State With Highest Minimum Wage May Raise It Even Higher

State With Highest Minimum Wage May Raise It Even Higher

Washington state, which already has the nation's highest minimum wage, is considering raising it even higher.

Democratic state lawmakers are advancing a bill that would hike the wage floor to $12 per hour over four years. The state House on Tuesday approved the legislation 51-46 to increase the hourly minimum wage from the current $9.47 to $12 by 2019. Only Democrats voted in favor of the legislation.

Washington is one of 29 states and a growing number of cities with minimum wage rates higher than the federal base of $7.25.

In 2014, voters in historically red Alaska, Arkansas, Nebraska and South Dakota approved minimum wage raises. Voters in San Francisco, with one of the highest minimum wages in the nation, passed a proposition to increase the wage floor to $15 by 2018, following a similar move by Seattle. The minimum wage in Oakland, California, jumped this week to $12.75 from $9.

Workers in Ohio are rallying for a state increase to $10.10 an hour. Maine lawmakers have submitted eight bills proposing a minimum wage hike. And workers in Hartford, Connecticut, are calling for a raise to the tipped minimum wage there.

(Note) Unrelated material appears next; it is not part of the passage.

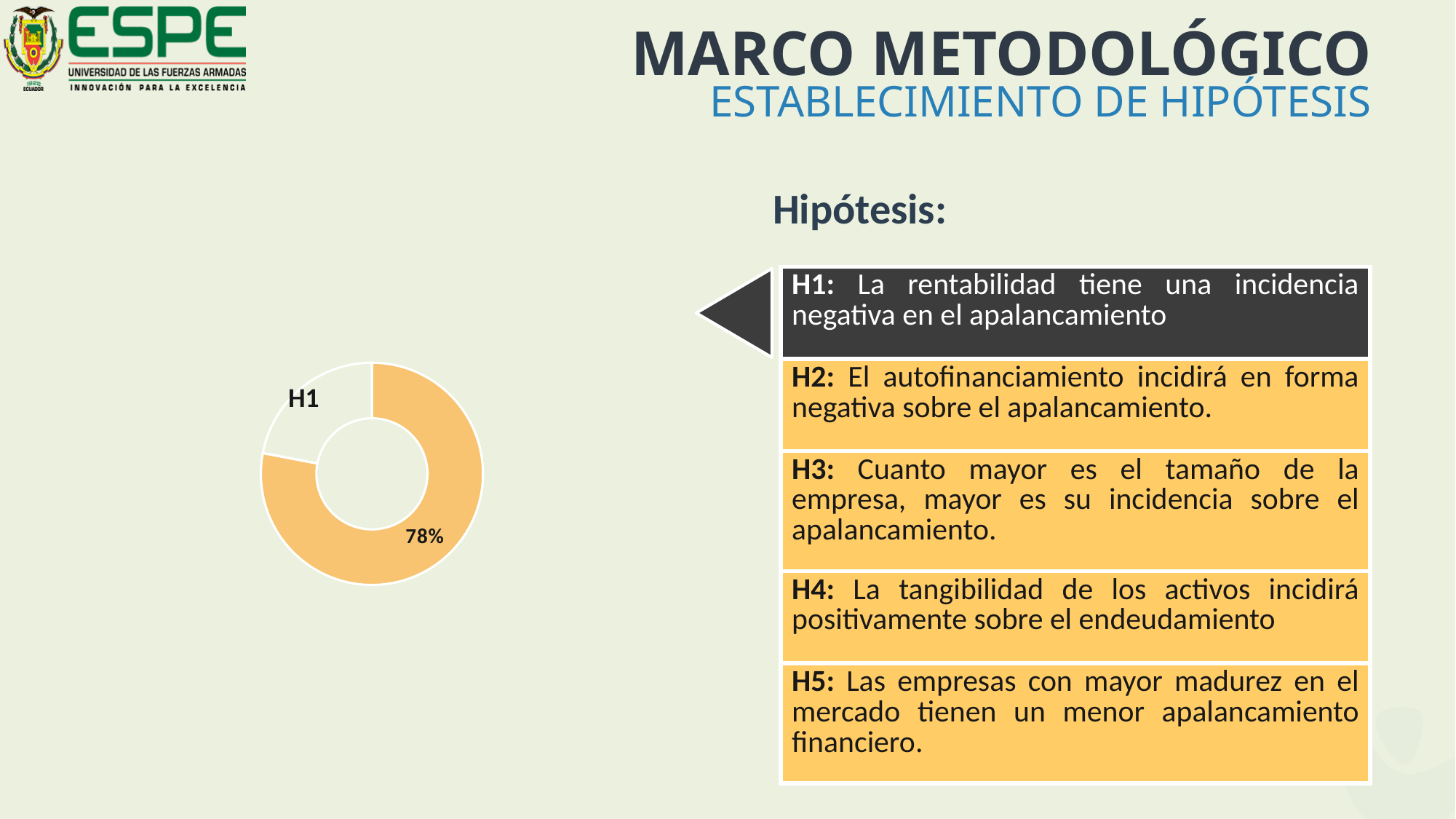
Which slice of the doughnut chart is larger, the orange slice or the light unlabelled slice? The orange slice What share of the doughnut chart does the orange slice represent? 78% What label is shown next to the doughnut chart? H1 Is the value of the orange slice in the doughnut chart greater or less than 50%? greater How many slices does the doughnut chart have? 2 What kind of chart is shown on the left of the slide? Doughnut (pie) chart What percentage is printed on the orange slice of the doughnut chart? 78% What colour is the slice labelled 78% in the doughnut chart? Orange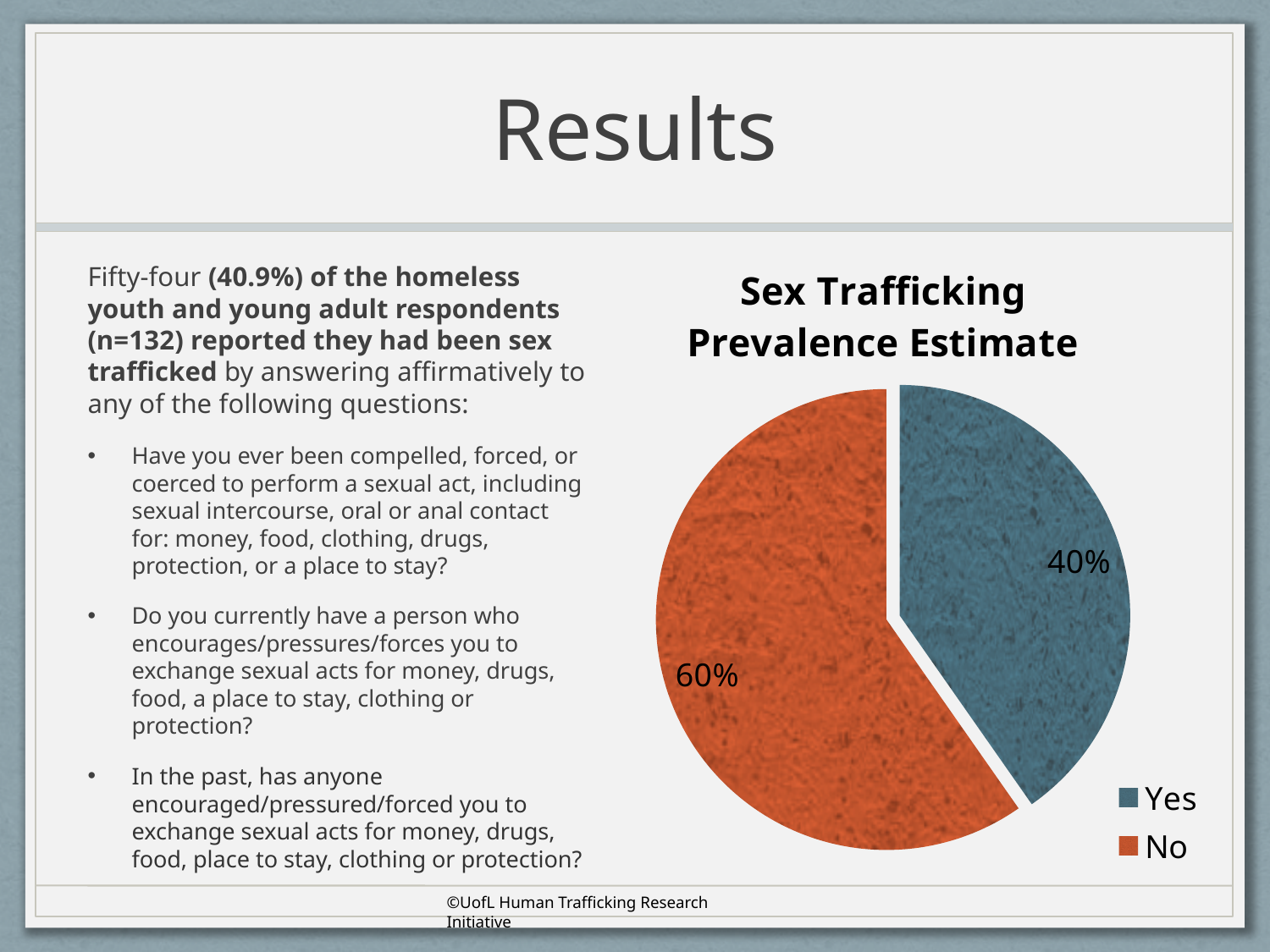
What percentage of the pie is labelled "No"? 60% What colour is the "No" slice in the pie chart? orange Which slice of the pie is the largest? No What share of the pie does the "Yes" slice represent? 40% Which is larger, the "Yes" slice or the "No" slice? No What is the difference in percentage points between the "No" slice and the "Yes" slice? 20% What is the title of the chart on the slide? Sex Trafficking Prevalence Estimate What percentage of the pie is labelled "Yes"? 40% Which slice of the pie is the smallest? Yes What kind of chart is shown on the slide? pie chart How many entries does the legend list? 2 How many slices does the pie chart have? 2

Washington House Democrats, according to The Spokesman-Review, said increased wages would give minimum-wage workers a chance to pull themselves out of poverty while boosting to the state economy.

“This really is about strengthening the middle class,” said House Majority Leader Pat Sullivan (D). “It’s about making our communities stronger.”

Rep. Matt Manweller (R), the assistant minority floor leader, focused on supply and demand during a House floor debate that lasted almost two hours. He argued that employers will cut jobs if wages rise.

“If the price of labor goes up, I’ve been told repeatedly today that people will buy just as much of it,” Manweller said. “Or is it, Mr. Speaker, that labor stands alone as the only good on the planet that is absolutely inelastic? Because that’s what I’ve heard today -- you can raise the price of labor and people will hire the same amount. Well, if that’s the case Mr. Speaker, let’s raise the minimum wage to 50 bucks.”

Most polls show the public supports a higher minimum wage.

Working Washington, an advocacy group, posted a video earlier this week of low-income workers from Manweller’s district responding to comments the representative has made on minimum wage in the past, according to The Daily Record.

“Representatives like Matt Manweller of Ellensburg may rant in nonsensical disagreement over the value of higher pay, but his constituents in Ellensburg and people across Washington state and across the country know that higher pay is good for workers, good for communities, and good for the whole economy,” the group said in press release. “That's why a $15 minimum wage wins support from 63% of voters nationally.”

Under the Democratic proposal, the minimum wage in Washington would rise to $10 in 2016, $10.50 in 2017, $11 in 2018 and $12 in 2019. It would increase with inflation after that.